As a relatively new teacher (partway through my third year), I’ve already gone through many paradigm shifts and revelations related to how I design learning experiences. After years served in many educational institutions, I’ve had plenty of time to reflect on how I learn best; one could even say that I am an expert in the field. But it wasn’t enough when I was trying to create learning experiences from the teacher’s perspective. Unfortunately, knowing how I learned best did not translate to designing good learning experiences.

Words of wisdom from Peter Liljedahl. Image by me.

But why? To answer this, I thank Peter Liljedahl for a quote shared during a Pro-D event at my school: “We are the survivors.” Peter explained that we (educators) are not representative of our students. We’ve survived many trials over many more years in academia and we are the ones that came out on top. On the other hand, our students are at the beginning of this journey and many may not reach the same level we did. Essentially, what worked for us (the survivors) may not work for our students. Internal knowledge of our individual learning processes is not enough to design good learning experiences. Below, I will chronicle how my understanding of learning design has shifted to better fit current themes and ideas in modern education.

A brief timeline of my learning design evolution. Photo by me.

In the beginning, I was trained in the old ways. Stand, deliver, practice, test. This seemed perfectly reasonable to me since this is how I was taught.
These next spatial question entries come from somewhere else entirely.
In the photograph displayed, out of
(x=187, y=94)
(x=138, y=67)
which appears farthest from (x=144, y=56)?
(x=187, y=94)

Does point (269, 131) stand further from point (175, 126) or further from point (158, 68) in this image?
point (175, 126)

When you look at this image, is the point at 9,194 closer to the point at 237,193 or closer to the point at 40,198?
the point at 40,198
What I realized later was that this is not how I learned. Caught in an endless loop of cramming and regurgitation, I propagated learning designs that didn’t work for me or my students. This is apparent in hindsight but quite evasive in practice for two reasons: (a) this is how students like to “learn” and (b) the test results are usually very high. This is because the typical cycles in traditional math classrooms are easy to game; lecture, practice, test, rinse, repeat. These cycles usually take three weeks and include a practice test similar to the actual test. I wonder why our students are so successful learning in this way?! There is one issue with this learning design; our students become abysmal problem solvers.

This is how our students feel when we teach them math traditionally: there is only one way to solve this problem and I don’t know it because no one showed me how. Photo by Brendan Church on Unsplash.
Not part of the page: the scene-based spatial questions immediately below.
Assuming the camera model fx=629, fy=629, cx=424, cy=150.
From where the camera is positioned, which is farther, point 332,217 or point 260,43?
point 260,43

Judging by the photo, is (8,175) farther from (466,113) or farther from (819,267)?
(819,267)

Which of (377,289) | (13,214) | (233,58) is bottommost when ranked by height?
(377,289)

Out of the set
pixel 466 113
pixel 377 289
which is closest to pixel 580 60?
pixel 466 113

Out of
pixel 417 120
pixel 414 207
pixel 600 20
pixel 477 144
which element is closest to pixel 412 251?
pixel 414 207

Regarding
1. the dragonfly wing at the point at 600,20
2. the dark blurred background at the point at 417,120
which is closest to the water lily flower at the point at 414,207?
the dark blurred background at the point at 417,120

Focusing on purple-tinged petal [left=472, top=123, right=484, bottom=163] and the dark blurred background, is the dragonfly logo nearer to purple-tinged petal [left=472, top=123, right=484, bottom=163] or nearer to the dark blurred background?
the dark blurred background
My first mentor teacher, a wiley old physics expert, once said: “There is no such thing as an educational emergency.” For a long time, I lived by these words and defended them with my life. He was a relaxed guy and so was I; this phrase gave me serenity when teaching life got hectic. To be pedantic, I still mostly agree with him. Most emergencies are not educational: they are health-related (and happening at school) or social (because of youth). What shook my faith was realizing that my students could not solve problems. Now that was an educational emergency.
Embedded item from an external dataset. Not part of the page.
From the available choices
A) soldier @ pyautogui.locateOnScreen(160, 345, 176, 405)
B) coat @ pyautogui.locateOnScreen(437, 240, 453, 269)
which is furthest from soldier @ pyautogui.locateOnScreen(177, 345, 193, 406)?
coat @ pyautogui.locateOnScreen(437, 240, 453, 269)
As the late, great Thomas Kuhn prophesied: a paradigm shift occurs when a field (or discipline) is in crisis. We, my friends, were in crisis. What is the point of teaching math to kids if it isn’t making them better problem-solvers? Even as a math teacher trying to justify their existence, I recognize that many of my students won’t study math after leaving my classroom. So then, we must break the glass on the metaphorical fire extinguisher box and begin triage. The first question was obvious: “How do I make my students better problem-solvers.” The answer was even easier: get them to solve problems. For this, I turned again to Peter Liljedahl.

Building the Thinking Classroom, uploaded by SFU Faculty of Education.

The cookbook was simple:

  1. Get them standing up
  2. Get them into small groups
  3. Put them in front of verticle whiteboards
  4. Give them a problem

At no point in the method above do I “teach” them anything. Everything that they use in this space they either already know or they’ve created together. The distinct learning design at play here is constructivism. Many of my students already possess the prerequisite skills to build solutions to problems for themselves. This shifts my role from synthesizing and summarizing textbook information to generating questions. Just yesterday, we explored geometric sequences; a typical lesson would start with a definition or formula, a worked example, and then some seatwork. The formula for a geometric sequence is given below:

The definition of a geometric sequence. Photo by cuemath.

Alternatively, I could give students a series of numbers and ask them a few questions:

2, 4, 8…

  1. What are the next three numbers in the pattern?
  2. How are the numbers changing?
  3. What is the 100th number?

This alternative method doesn’t require any explanation of jargon or terminology. It also doesn’t necessitate a formal explanation of geometric sequences. My students can recognize patterns and multiply. This new approach is all about giving access points to new problems that rely on already solidified knowledge. The other benefit is social; each student brings a unique blend of knowledge and skill to their group. Given sufficient time and a reduction of social barriers, all of the groups were able to successfully complete the task. Astonishingly, about half of the groups formed an algebraic statement similar to the one above. And for those that didn’t, I directed them to a whiteboard with students that did.

This is where we are headed. Who in this picture has knowledge of the structure? And what was the structure before they started working on it? Photo by Randy Fath on Unsplash.

Learning design is not about creating the perfect lesson, it is about asking the perfect question.

An interesting note: when searching for a featured image for this post, almost every image or photograph placed an adult at the center of the learning experience with children or youth listening.